Pierre à Playa del Ingles

J’ai émigré au Québec en 1989 à 28 ans. Ce n’était pas un choix mais un hasard. J’étais alors étudiant en doctorat de littérature québécoise. La vie en région parisienne était déjà de plus en plus pénible. Problème de racisme, d’emploi, de violence… J’ai obtenu une bourse généreuse du gouvernement du Canada. Je n’ai pas hésité. A cette époque, il n’y avait presque pas de Français installés au Québec et l’intégration n’a pas forcément été facile, d’autant plus qu’il existe un fort sentiment anti-français chez nos cousins de la Belle Province. Personne ne m’avait prévenu. La surprise a été plutôt désagréable. Mais les choses ont trouvé leur place rapidement. Le fait
d’être étudiant et d’intégrer une université locale m’a beaucoup aidé à rencontrer des gens, à me faire de nouveaux amis et à comprendre le mode de vie québécois. Petit à petit, j’ai découvert les bons aspects de cette société : une grande efficacité, un véritable sens du service à la clientèle et surtout, une société accueillante et respectueuse envers les minorités (les gays, les gens de couleur ou de religion différente). Autant de qualités totalement inexistantes en France.
En tant que gay moi-même, c’était la première fois que je pouvais vivre ouvertement mon homosexualité sans craindre d’être agressé partout et en étant reconnu comme un citoyen à part entière, à égalité de droits avec les autres. C’est en vivant hors de France que j’ai réalisé à quel point on était mal traité dans l'Hexagone et j’ai su très vite que je n’y retournerai plus. Je n’ai pas décidé d’émigrer véritablement au Québec, mais en revanche, une fois là-bas, j’ai
vraiment décidé d’y rester et d’y faire ma vie.

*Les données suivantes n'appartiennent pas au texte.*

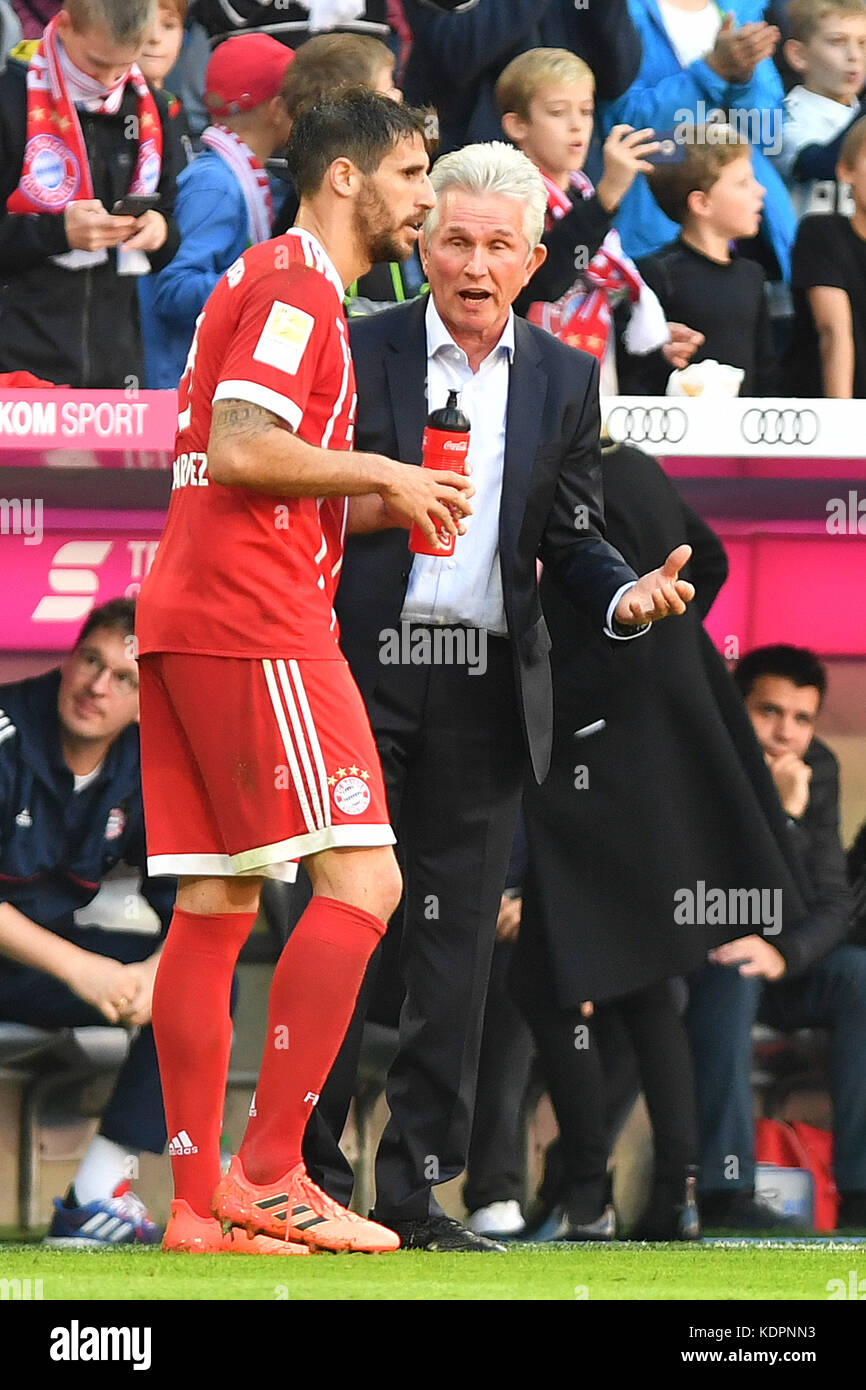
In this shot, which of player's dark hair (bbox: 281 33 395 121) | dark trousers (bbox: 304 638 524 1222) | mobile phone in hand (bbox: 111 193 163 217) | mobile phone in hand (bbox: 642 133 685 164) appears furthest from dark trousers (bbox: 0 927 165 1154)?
mobile phone in hand (bbox: 642 133 685 164)

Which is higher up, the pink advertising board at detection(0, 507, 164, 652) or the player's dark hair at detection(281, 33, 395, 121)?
the player's dark hair at detection(281, 33, 395, 121)

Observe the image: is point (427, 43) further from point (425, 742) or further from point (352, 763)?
point (352, 763)

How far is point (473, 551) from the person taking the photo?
3572 millimetres

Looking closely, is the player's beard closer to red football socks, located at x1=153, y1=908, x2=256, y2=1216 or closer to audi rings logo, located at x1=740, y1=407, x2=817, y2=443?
red football socks, located at x1=153, y1=908, x2=256, y2=1216

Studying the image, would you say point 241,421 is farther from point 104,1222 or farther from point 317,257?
point 104,1222

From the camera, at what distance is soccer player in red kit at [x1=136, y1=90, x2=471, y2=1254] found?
294 cm

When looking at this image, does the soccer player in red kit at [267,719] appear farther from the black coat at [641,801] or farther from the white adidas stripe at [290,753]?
the black coat at [641,801]

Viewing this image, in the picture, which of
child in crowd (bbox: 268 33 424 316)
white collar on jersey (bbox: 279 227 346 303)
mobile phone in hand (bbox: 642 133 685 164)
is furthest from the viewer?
mobile phone in hand (bbox: 642 133 685 164)

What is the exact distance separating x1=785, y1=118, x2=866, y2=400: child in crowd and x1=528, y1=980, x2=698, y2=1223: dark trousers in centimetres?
138

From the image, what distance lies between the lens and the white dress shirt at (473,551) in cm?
357

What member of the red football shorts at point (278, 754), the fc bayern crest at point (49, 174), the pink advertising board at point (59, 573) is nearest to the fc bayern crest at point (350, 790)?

Je suis devenu citoyen canadien six ans plus tard en 1995. Par la suite, j’ai également découvert une autre façon de travailler et de gagner ma vie, en travailleur autonome, sans contrainte de patron, d’horaire, de collègue, grâce à un système social qui encourage les initiatives individuelles au lieu de tout faire pour les étouffer.
Cette société m’a tellement donné que j’ai eu très vite envie de le lui rendre en retour. J’ai fait beaucoup de bénévolat, je me suis impliqué dans de nombreuses associations, développé des projets et donné de mon temps.
Les choses ont commencé à changer au tournant de mes 40 ans. Après 16 ans passés là-bas, le terrible hiver québécois a fini par me peser sérieusement. Alors que je le supportais très bien quand j’étais plus jeune, avec le temps, je le voyais arriver chaque année en le
redoutant un peu plus. S’ajoutait à cela une situation économique qui s’est sérieusement détériorée au cours des dernières années. Gagner sa vie devenait de plus en plus difficile. J’aimais toujours le Québec mais je ne me voyais pas vieillir là-bas. C’est pourquoi j’ai pris la
décision de partir de nouveau. Comme je dis toujours, les immigrants sont de grands infidèles qui ne tiennent pas en place. Cette fois, je voulais un endroit chaud pour compenser toutes ces années passées au froid. Un endroit où la situation économique n’était pas en train de
plonger, et bien sûr, un pays où les droits des gays seraient respectés et où je n’aurais pas à lutter en permanence contre l'homophobie ambiante. J’ai choisi l’Espagne où le gouvernement
socialiste venait de reconnaître le mariage entre conjoints de même sexe. Je suis maintenant installé aux îles Canaries depuis bientôt un an. Je suis en plein dans la phase d’adaptation, qui n’est pas forcément la période la plus facile, mais je suis optimiste. J’ai ouvert un commerce avec mon conjoint. Gran Canaria est une destination touristique internationale très prisée qui nous permet de vivre à l’espagnole tout en étant en contact avec des gens de l’Europe entière
dont de nombreux Français. Plusieurs ont d’ailleurs décidé de s’installer ici et la présence française ne cesse d’augmenter sur l’île. L’avenir est prometteur. Je ne regrette pas mon choix.
De toute façon, quelles que soient les difficultés, pour rien au monde je ne retournerais en France.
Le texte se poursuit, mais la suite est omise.